§ **Task details**: In the entries below, begin at the line that has "Gerry Leone sitting at his computer desk", stop after the line that has "Three wedding signage", and output those lines exactly with no pictures.

§ **Extracted data**:
-- Opening Marker --

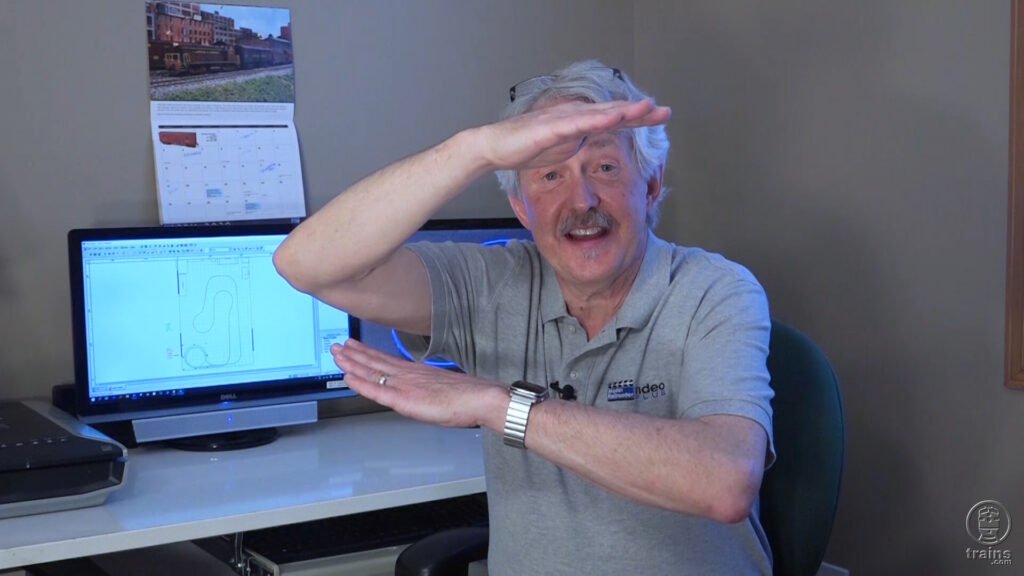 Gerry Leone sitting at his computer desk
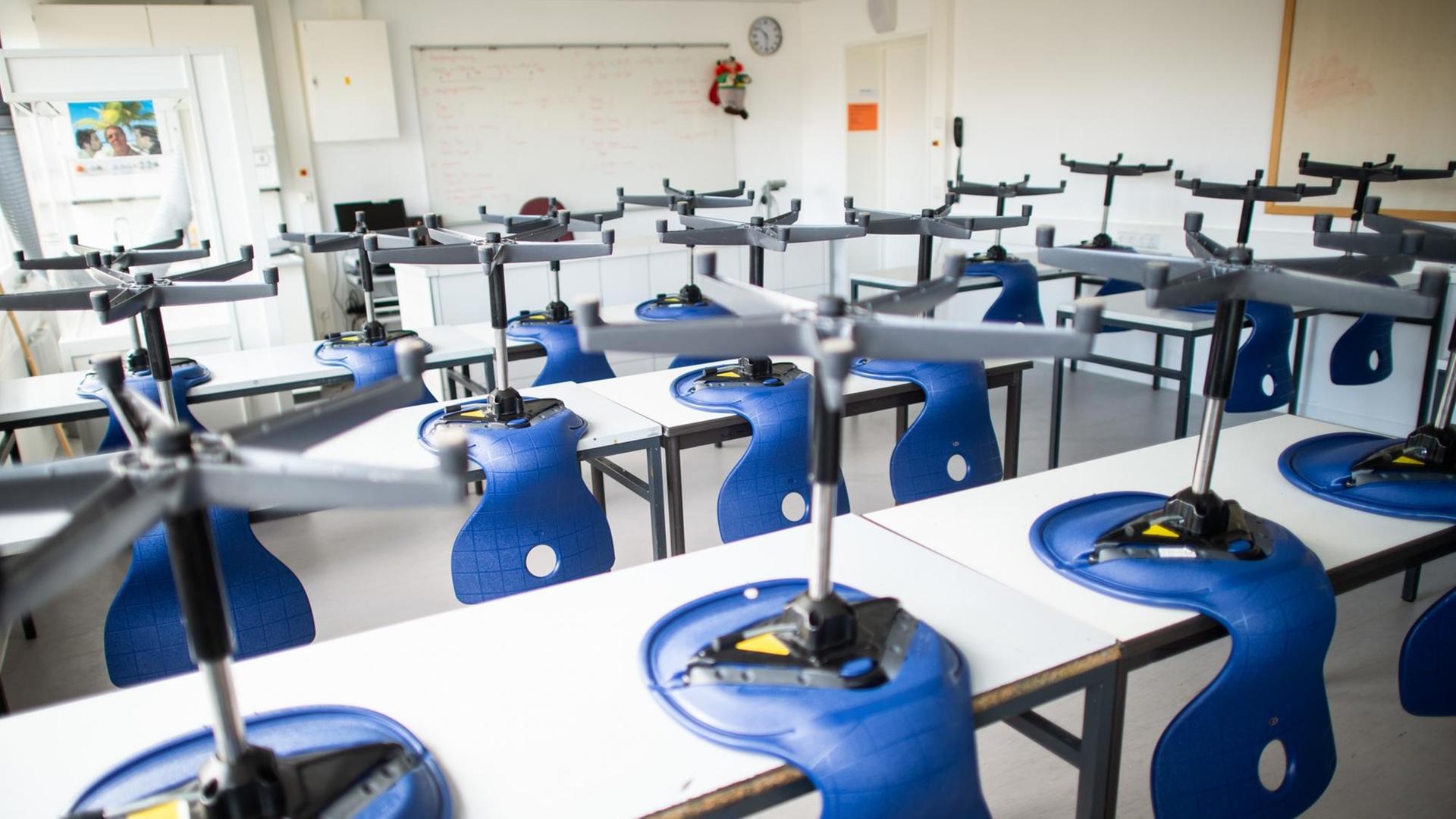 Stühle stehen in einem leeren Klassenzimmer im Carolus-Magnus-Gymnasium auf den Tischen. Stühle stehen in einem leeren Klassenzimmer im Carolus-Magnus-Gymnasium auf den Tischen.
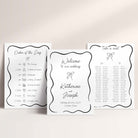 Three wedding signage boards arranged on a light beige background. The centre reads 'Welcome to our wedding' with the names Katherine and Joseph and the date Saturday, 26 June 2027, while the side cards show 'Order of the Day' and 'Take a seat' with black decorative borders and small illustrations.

-- Closing Marker --
-- Opening Marker --

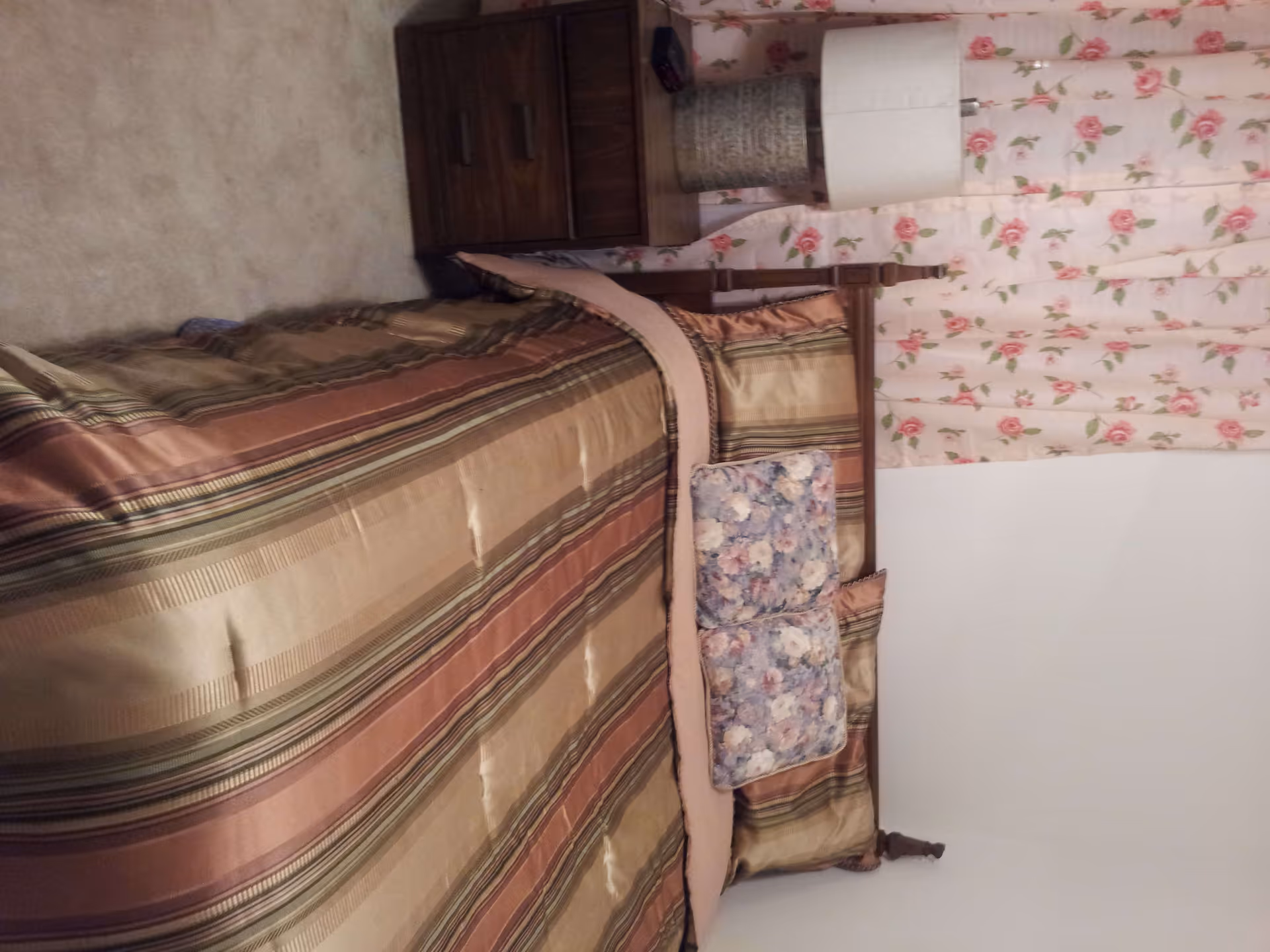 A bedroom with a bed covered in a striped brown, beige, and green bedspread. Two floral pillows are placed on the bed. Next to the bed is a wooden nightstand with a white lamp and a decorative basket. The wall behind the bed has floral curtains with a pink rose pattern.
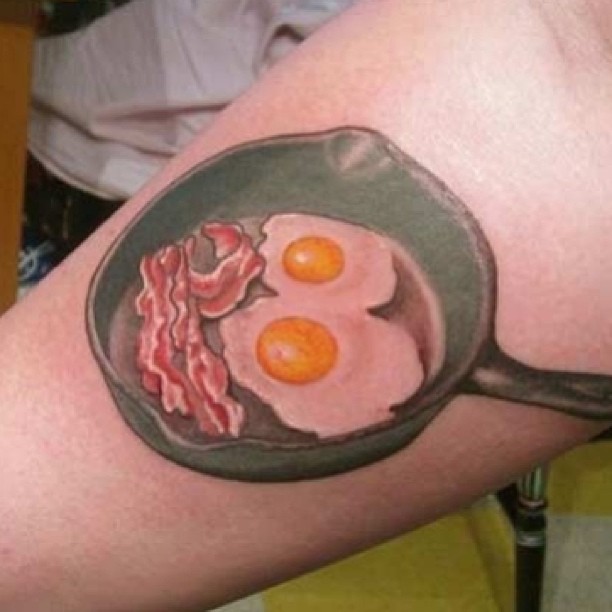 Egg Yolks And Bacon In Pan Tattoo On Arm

-- Closing Marker --
-- Opening Marker --

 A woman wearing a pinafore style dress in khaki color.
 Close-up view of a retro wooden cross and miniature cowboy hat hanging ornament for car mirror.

-- Closing Marker --

§ **Solution for this problem**:
 Gerry Leone sitting at his computer desk
 Stühle stehen in einem leeren Klassenzimmer im Carolus-Magnus-Gymnasium auf den Tischen. Stühle stehen in einem leeren Klassenzimmer im Carolus-Magnus-Gymnasium auf den Tischen.
 Three wedding signage boards arranged on a light beige background. The centre reads 'Welcome to our wedding' with the names Katherine and Joseph and the date Saturday, 26 June 2027, while the side cards show 'Order of the Day' and 'Take a seat' with black decorative borders and small illustrations.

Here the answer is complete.